== ЗАДАНИЕ A ==
Перепишите из выдержки из дневника без изменений отрывок от «Приходил гравер Павлов» до «мельчайшими костями… Самонадувание.».
== ЗАДАНИЕ B ==
Кто, согласно выдержке из дневника, начал сову 12 июня?

== ФРАГМЕНТ ДОКУМЕНТА ==
::::::::
10 Июня. Великая сушь. Вечером началась сухая буря.
Приходил гравер Павлов Иван Ник. и с ним Влад. Ив. Соколов. Создаем с Бостремом сову.
11 Июня. Великая сушь, буря. Занимаюсь фот. работой. Увеличивал сову. Бострем будет ее писать.
Ожидаю письмо Зуева о Госторге и ответ Разумника.
12 Июня. Сушь. Бострем начал сову. Боюсь, что картина, если она удастся — будет беспредметной, и если останется сова, то будешь досадовать, что осталась.
Человек вроде плотвы, начинился мельчайшими костями… Самонадувание.
Претензионные нищие и самодовольные, и завистливые, и невежественные, организованные… В общем, мелочь, дрянь.
Начинаю рвать и болтать. Срочно принять меры к самоохране.
::::::::
== ПОКАЗАННЫЙ МАТЕРИАЛ ==
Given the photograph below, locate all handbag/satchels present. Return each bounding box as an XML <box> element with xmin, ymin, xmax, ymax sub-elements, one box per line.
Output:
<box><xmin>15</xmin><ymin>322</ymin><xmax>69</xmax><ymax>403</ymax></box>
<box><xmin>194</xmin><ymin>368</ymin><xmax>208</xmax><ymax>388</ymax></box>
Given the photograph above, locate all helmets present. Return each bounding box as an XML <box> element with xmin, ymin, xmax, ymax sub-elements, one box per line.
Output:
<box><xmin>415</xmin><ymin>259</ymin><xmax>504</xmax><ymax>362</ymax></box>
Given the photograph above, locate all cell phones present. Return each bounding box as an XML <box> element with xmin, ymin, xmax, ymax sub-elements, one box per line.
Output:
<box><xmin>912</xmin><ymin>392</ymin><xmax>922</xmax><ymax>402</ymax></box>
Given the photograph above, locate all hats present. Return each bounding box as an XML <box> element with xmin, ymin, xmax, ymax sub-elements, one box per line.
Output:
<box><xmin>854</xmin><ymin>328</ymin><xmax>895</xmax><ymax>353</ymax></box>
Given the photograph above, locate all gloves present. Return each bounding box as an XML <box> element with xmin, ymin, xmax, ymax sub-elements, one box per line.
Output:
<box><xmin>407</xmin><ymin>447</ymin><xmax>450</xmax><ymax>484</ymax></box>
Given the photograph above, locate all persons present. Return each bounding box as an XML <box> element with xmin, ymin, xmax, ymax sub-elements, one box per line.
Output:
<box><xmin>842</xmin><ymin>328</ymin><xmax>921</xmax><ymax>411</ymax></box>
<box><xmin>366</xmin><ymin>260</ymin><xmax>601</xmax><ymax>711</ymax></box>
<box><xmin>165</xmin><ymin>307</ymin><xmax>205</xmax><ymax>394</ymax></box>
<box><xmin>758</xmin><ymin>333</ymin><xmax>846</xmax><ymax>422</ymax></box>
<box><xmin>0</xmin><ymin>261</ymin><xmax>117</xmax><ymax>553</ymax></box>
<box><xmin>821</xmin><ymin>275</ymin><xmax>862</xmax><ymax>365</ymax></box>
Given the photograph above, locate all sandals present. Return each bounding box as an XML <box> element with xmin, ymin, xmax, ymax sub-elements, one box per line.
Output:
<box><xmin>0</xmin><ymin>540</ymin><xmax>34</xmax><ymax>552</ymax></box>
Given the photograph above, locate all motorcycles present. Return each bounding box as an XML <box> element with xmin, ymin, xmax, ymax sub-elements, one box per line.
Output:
::::::::
== ОТВЕТ A ==
Приходил гравер Павлов Иван Ник. и с ним Влад. Ив. Соколов. Создаем с Бостремом сову.
11 Июня. Великая сушь, буря. Занимаюсь фот. работой. Увеличивал сову. Бострем будет ее писать.
Ожидаю письмо Зуева о Госторге и ответ Разумника.
12 Июня. Сушь. Бострем начал сову. Боюсь, что картина, если она удастся — будет беспредметной, и если останется сова, то будешь досадовать, что осталась.
Человек вроде плотвы, начинился мельчайшими костями… Самонадувание.

== ОТВЕТ B ==
Бострем.